Thursday, July 10, 2008

(In) Hell Boy



Look up "shooting self in (insert body part here)" and you'll find this not so photogenic picture of this country's "can't do" space guy. Directly contradicting his boss, Viceroy Hanley told the National Space Club in Cocoa Beach this week that increased appropriations would not significantly narrow the gap between the end of the shuttle program in 2010 and the first crewed Constellation flight in 2014 (or 2015 or 2016, whenever). Yet the Emperor has repeatedly claimed that an additional $2B could deliver astronauts to the ISS just three years after shuttle retirement.

"This is a big thing," said Hanley. "There's only a limit to which I can accelerate things once I've slowed them down."

Kind of looks like he just sat on an ARES-1 model, doesn't it?

This wrong stuff stands in stark contrast to two most powerful women in the Senate, Mikulski and Hutchinson, putting their reputations on the line for him and his fellow minions. After all of their efforts, Hanley thanks them by saying he doesn't need the money and it won't help anyway.

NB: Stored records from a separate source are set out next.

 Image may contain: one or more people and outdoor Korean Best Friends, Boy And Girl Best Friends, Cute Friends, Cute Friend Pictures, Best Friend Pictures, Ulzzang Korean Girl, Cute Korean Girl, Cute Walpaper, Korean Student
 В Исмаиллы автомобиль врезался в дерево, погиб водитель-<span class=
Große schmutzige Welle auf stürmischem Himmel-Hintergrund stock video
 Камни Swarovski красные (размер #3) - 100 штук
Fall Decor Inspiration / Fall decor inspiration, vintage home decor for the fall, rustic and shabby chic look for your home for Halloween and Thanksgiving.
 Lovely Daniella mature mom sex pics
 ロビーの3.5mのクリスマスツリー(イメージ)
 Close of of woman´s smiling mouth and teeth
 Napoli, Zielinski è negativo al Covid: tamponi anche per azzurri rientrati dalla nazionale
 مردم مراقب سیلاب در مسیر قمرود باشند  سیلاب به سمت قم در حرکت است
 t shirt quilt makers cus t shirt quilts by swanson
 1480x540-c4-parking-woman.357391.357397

Hanley's job should be to take what he might receive (who refuses $2B?) and make it work like the Senators told their colleagues it would. If he can't get ORION/ARES-1 in the air earlier with another $2B, just what can he do?

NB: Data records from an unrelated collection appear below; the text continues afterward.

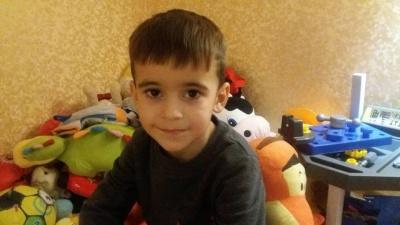 Допоможіть врятувати 5-річного внука волонтера з Чернівців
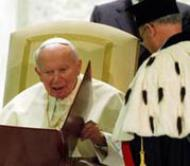 "The Pope receives doctorate ""honoris causa"" in jurisprudence"
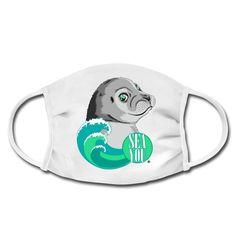 Die kleine Robbe freut sich dich am Meer wiederzusehen. Diese Motiv ist für alle die Sehnsucht nach dem Meer haben und unbedingt wieder dorthin müssen. Shirt Designs, Am Meer, Illustration, Snoopy, Waves, Sea, Mugs, Blue, Fictional Characters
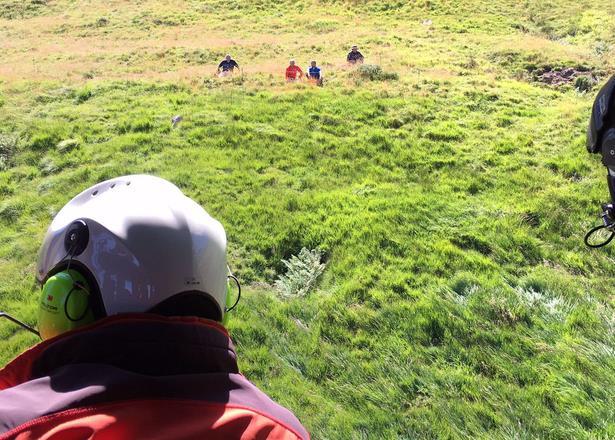 El helicóptero del Gobierno evacúa a un hombre con posible fractura de tobillo en Porracolina
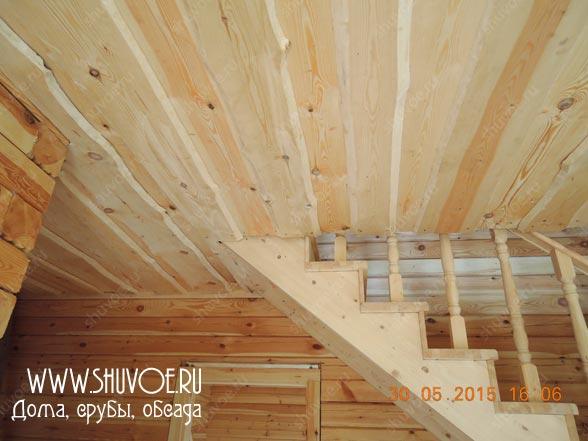Потолок из необрезной доски.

Who wants in on the dead pool?

2 comments:

RayGun said...

I read somewhere http://rocketsandsuch.blogspot.com/2007/12/yikes-indeed.html "Yikes, Indeed!" that the J-2x would take 5 million hours to develop. Maybe they could retrain all of the shuttle related employee's to design and build rocket engine's and squeeze 5 million hours into three years.

Anonymous said...

The half life of a NASA program/project manager is about 2.0 years. Hanley has survived longer than most. A major reorg and reshuffle is inevitable in the near future. See ISS program management history, for example.